§ **Problem**:
Select each row below that contains the word "objects", and copy those rows.

§ **Exercise material**:

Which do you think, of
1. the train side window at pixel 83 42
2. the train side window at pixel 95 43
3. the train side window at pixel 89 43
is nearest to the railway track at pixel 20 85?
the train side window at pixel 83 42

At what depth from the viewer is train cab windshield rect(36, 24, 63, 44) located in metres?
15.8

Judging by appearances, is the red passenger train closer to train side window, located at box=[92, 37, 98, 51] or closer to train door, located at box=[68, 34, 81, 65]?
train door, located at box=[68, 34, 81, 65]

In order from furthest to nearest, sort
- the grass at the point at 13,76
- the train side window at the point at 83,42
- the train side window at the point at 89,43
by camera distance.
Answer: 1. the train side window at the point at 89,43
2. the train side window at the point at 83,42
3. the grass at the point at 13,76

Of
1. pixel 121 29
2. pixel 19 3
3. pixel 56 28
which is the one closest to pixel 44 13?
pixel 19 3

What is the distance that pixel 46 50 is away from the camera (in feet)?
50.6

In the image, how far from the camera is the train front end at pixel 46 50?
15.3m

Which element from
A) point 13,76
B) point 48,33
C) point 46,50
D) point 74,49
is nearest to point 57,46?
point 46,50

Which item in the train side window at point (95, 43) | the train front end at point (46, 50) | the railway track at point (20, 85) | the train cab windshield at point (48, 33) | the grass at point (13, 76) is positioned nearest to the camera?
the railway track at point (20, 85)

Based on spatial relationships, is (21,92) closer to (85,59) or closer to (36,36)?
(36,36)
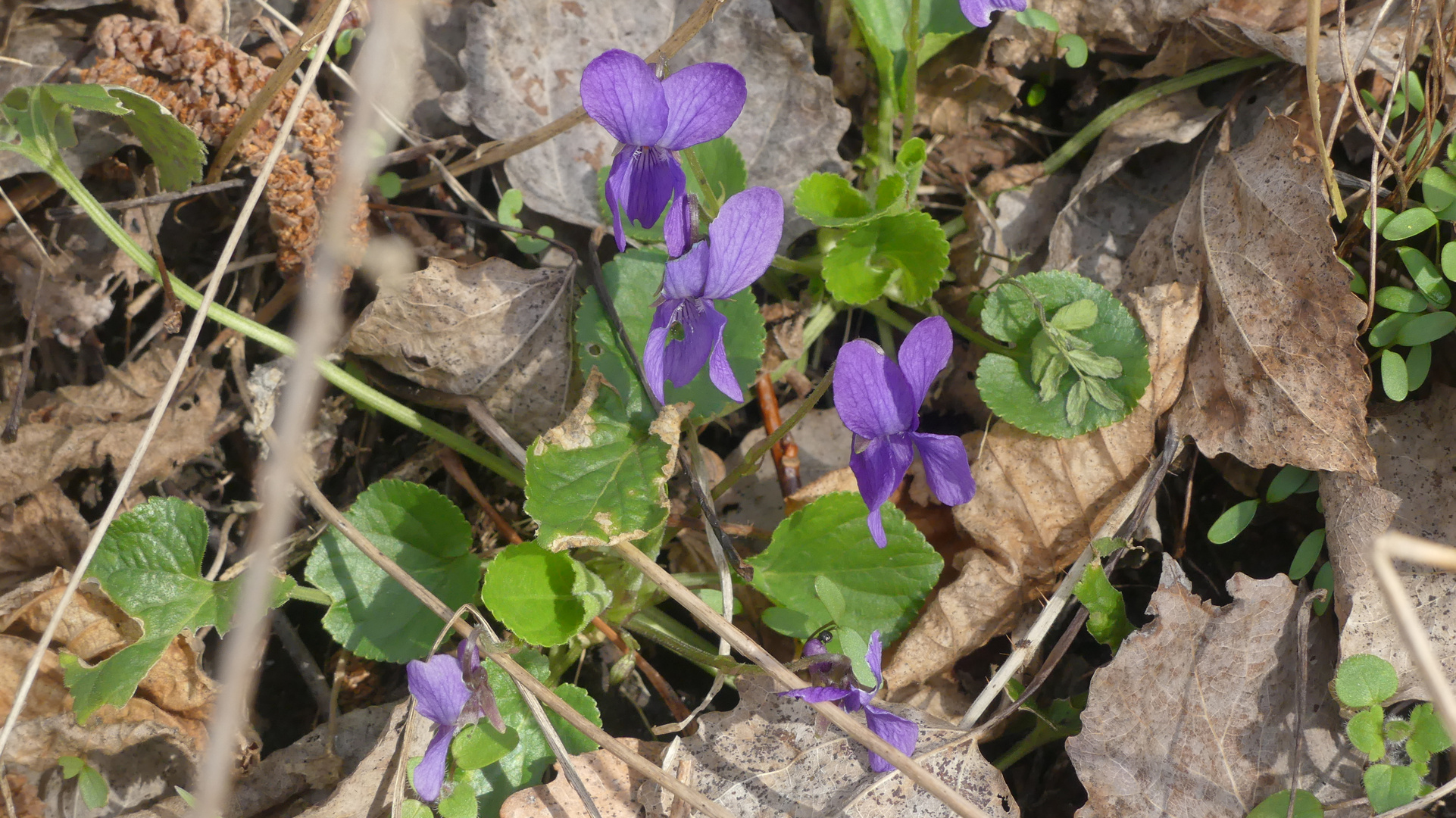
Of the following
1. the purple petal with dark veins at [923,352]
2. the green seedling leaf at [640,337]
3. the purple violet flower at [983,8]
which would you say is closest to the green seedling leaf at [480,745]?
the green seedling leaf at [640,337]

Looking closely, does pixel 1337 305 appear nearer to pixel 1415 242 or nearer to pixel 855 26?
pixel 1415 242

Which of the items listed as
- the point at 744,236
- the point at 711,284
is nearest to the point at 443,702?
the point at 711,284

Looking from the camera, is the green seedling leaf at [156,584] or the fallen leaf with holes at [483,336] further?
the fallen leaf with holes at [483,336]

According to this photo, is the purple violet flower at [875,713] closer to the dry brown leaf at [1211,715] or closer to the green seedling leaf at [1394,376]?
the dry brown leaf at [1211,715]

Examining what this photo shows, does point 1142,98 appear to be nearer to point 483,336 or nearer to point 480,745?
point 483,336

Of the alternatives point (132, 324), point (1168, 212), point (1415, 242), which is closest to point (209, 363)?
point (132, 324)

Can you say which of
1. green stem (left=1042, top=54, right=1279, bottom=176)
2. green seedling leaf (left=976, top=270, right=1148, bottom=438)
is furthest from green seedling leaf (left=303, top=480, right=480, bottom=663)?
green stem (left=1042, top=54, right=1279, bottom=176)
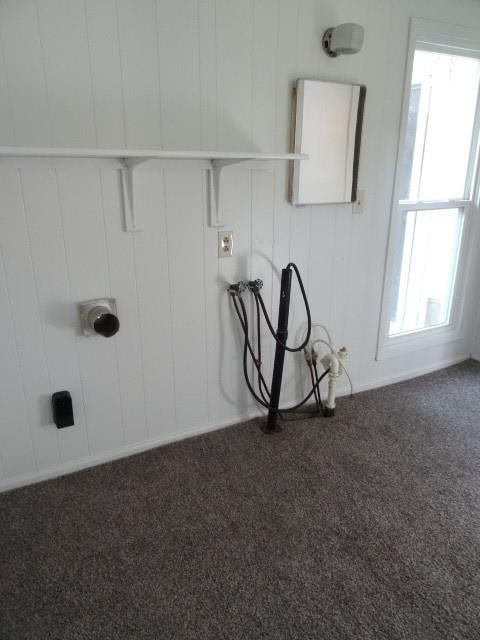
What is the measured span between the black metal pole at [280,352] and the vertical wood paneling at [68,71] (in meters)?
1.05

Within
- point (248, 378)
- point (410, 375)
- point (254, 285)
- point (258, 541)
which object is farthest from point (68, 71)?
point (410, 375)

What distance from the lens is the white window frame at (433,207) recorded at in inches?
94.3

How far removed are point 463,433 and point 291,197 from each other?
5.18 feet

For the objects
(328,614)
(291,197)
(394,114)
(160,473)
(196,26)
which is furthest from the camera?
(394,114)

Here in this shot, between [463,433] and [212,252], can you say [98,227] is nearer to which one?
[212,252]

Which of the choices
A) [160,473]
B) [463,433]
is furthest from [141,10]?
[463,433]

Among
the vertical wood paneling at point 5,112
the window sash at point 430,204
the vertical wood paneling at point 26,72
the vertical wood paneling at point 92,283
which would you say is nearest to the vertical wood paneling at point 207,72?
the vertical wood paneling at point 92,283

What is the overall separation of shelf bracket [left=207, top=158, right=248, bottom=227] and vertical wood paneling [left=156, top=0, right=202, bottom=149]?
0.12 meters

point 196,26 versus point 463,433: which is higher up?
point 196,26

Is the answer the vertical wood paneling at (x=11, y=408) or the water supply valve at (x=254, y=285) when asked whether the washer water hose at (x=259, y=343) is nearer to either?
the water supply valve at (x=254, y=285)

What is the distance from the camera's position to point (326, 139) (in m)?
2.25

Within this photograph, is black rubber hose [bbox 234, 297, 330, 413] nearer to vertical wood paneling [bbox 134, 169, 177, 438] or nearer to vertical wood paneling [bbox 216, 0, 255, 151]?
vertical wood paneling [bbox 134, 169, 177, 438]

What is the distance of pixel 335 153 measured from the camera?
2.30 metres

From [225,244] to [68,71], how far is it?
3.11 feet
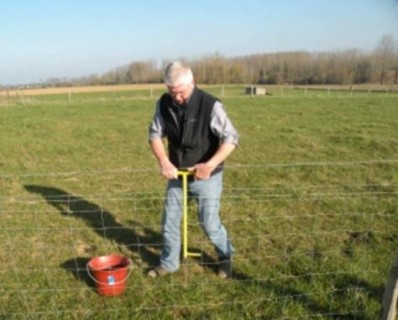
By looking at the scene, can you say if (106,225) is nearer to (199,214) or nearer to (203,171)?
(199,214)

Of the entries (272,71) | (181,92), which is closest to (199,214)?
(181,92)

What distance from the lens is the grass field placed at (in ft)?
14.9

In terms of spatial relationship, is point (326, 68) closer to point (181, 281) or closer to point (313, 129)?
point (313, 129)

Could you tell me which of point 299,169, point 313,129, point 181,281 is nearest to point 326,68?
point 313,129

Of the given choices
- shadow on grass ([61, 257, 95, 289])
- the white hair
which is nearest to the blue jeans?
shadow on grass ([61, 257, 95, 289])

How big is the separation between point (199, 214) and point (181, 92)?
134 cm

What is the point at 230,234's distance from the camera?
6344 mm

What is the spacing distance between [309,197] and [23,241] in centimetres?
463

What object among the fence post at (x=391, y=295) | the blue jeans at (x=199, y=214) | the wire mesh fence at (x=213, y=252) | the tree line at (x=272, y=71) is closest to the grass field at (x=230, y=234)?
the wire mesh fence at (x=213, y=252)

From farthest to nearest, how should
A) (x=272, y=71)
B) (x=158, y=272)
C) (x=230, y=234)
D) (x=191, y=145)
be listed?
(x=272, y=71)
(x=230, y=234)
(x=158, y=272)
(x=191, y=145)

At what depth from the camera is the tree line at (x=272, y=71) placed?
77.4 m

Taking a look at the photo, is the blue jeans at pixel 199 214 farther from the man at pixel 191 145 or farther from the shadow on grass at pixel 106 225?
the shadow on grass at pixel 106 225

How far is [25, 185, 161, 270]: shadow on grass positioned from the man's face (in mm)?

--

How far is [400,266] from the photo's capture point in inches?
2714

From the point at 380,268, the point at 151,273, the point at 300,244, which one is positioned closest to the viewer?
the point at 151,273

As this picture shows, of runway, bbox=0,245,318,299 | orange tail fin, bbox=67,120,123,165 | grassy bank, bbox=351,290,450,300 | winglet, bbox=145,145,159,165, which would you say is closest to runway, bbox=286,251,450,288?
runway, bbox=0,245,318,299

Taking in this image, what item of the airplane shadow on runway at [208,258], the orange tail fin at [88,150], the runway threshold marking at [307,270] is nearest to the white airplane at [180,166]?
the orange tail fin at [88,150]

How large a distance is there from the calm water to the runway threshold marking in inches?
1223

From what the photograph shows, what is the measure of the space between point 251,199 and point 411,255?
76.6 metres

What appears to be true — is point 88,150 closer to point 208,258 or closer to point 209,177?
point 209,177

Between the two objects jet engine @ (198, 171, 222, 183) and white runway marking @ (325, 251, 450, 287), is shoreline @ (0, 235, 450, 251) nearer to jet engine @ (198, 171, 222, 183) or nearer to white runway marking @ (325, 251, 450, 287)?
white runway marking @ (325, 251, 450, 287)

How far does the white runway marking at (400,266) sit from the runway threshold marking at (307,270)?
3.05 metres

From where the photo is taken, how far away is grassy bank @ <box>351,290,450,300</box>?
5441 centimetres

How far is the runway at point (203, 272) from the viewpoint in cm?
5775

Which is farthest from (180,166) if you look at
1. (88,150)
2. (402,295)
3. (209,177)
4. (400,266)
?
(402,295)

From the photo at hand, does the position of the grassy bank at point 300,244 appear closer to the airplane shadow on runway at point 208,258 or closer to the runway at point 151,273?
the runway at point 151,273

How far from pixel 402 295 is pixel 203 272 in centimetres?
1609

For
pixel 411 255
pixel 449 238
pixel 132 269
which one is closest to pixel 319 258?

§ **Task answer**:
For the objects
Between the two objects jet engine @ (198, 171, 222, 183) and white runway marking @ (325, 251, 450, 287), is shoreline @ (0, 235, 450, 251) nearer to jet engine @ (198, 171, 222, 183) or nearer to white runway marking @ (325, 251, 450, 287)?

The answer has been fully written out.